The VOC is almost synonymous with the Dutch Golden Age, thanks to their highly succesful trade in oriental spices and Chinese porcelain. However, the main economic engine driving the Golden Age was coastal shipping in Europe: grain from the Baltic Sea region, wood from Scandinavia, cloth from the Low Countries wine from France, and earthenware, oils and dyes from the Mediterranean. Dutch traders could be found in every market.
The fluyt was especially designed for this form of coastal shipping. It was pear-shaped to maximize its cargo hold , had little draft and simple rigging to minimize crew numbers. For a hundred years, these fluyts were the breadwinners for the Dutch merchants. They were also adapted to suit specific markets.

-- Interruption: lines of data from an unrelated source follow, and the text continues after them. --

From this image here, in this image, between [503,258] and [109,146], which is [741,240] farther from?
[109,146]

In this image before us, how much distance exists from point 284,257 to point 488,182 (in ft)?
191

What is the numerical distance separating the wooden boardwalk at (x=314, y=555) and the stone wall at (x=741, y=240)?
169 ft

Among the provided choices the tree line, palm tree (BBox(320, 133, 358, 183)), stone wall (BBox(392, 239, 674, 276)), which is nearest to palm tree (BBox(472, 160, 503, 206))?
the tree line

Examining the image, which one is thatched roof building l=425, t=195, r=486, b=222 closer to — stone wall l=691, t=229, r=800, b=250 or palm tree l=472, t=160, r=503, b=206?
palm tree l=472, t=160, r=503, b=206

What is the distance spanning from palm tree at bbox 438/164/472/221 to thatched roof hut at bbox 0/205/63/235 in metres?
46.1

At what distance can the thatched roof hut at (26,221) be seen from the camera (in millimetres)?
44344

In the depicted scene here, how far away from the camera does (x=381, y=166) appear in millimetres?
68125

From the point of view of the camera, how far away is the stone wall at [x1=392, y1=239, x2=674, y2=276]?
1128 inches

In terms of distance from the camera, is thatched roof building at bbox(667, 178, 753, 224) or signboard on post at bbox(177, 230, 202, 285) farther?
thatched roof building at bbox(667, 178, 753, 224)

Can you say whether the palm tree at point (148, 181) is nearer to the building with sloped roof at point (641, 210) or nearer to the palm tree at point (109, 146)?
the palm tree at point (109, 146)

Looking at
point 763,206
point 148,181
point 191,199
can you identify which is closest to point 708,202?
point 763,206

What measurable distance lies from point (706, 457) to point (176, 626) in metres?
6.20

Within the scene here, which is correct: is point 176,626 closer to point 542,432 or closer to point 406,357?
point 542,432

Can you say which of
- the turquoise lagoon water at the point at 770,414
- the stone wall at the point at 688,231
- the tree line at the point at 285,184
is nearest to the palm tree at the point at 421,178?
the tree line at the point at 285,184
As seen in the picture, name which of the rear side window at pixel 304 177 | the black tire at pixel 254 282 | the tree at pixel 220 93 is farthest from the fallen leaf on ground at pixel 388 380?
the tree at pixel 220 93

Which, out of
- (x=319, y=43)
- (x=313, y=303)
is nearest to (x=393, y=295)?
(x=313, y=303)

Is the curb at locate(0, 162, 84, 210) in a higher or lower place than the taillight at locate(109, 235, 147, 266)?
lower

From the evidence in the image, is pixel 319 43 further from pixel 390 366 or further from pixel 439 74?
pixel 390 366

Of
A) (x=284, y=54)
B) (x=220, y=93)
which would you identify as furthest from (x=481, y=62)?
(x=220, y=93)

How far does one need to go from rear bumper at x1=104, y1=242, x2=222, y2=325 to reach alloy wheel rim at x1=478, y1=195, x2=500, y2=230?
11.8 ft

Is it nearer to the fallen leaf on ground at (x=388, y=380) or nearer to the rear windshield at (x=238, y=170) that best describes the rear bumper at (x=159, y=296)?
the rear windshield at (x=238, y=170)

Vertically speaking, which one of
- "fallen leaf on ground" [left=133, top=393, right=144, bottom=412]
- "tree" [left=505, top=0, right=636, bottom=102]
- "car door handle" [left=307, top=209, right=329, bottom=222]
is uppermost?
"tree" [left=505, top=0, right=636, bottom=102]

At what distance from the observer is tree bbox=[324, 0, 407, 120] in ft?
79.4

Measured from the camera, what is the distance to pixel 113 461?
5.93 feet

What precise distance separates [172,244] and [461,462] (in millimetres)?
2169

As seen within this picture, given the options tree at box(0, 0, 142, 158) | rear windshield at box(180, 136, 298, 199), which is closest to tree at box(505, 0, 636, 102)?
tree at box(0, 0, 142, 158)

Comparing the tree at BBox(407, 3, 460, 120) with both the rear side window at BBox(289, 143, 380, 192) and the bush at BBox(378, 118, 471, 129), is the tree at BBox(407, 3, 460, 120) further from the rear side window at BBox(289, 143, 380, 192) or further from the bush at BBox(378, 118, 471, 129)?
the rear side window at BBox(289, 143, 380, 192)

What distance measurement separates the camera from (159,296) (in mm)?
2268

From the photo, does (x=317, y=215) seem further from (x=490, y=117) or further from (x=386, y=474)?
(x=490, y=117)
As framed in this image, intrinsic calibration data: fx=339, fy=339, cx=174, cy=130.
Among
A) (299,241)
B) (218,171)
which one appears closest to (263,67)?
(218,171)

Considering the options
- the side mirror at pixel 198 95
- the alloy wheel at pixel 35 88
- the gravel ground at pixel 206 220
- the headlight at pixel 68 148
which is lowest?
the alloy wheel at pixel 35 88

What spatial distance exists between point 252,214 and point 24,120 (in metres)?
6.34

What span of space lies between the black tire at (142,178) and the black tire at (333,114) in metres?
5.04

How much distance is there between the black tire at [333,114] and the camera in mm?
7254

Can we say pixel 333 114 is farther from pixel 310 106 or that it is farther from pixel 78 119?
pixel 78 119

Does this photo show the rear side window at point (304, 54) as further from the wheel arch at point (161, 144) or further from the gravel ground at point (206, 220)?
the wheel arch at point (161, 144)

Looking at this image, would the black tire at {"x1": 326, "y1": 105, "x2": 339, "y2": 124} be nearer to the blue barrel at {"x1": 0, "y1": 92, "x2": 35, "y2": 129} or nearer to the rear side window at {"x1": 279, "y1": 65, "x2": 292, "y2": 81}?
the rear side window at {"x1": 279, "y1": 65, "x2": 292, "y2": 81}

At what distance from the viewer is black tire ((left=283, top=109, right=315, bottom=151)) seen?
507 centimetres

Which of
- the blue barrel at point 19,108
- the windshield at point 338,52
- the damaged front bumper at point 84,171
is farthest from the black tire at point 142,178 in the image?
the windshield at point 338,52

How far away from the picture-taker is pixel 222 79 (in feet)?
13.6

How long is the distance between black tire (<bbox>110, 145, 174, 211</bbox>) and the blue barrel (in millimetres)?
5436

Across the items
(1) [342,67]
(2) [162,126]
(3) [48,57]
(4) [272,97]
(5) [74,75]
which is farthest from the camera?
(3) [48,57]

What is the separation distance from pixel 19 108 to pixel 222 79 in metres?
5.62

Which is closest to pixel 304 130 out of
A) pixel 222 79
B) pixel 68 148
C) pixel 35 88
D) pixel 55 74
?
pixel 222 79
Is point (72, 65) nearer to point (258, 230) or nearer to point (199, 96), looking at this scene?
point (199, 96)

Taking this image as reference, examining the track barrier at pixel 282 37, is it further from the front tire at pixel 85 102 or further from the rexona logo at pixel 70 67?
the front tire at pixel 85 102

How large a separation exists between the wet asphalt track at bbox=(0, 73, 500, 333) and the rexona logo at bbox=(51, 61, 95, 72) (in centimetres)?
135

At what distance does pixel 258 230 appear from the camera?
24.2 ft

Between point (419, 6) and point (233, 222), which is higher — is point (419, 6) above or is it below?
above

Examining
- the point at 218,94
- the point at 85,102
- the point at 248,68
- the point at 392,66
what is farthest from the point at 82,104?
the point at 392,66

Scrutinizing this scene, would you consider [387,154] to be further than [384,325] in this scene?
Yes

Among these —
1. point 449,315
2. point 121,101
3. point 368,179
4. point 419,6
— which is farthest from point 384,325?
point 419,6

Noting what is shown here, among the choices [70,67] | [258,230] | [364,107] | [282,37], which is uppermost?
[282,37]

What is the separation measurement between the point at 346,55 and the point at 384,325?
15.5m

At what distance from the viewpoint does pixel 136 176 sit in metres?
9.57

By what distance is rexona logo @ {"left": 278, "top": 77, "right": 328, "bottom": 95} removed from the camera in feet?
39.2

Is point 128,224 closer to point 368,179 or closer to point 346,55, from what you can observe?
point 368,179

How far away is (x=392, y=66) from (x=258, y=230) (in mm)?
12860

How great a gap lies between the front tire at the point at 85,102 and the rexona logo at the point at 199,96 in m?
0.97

The fluytships active in Mediterranean were heavily armed to fight off pirates near the Straits of Gibraltar. These were called ‘Straatvaarders’.
Somewhere around 1650, such a straatvaarder perished on the Roads of Texel. It had just returned from the Mediterranean , with lots of buxus or Palmwood as cargo. This high-grade hardwood was destined for the luxury furniture industry. That is why the ship was named the ‘Palmwood wreck’. But this was not its only cargo. Divers also found a unique collection of seventeenth century textiles, as well as several accessories. Much of it in a pretty good shape, protected by layers of sand for nearly four centuries.
The treasures from the ‘Palmwood wreck’ are now being studied and preserved. Parts of this remarkable collection are regularly displayed at Kaap Skil. Recovering the original name of the wreck is like trying to find a needle in a haystack. Hundreds of fluyts departed from the Roads every year. Six fluytships can be seen on the scale model in Kaap Skil. One of them is a typical ‘straatvaarder’: the Vrouwtje van Stavoren’, recognizable by the sailor sitting on the bowsprit, working with ropes and pulleys.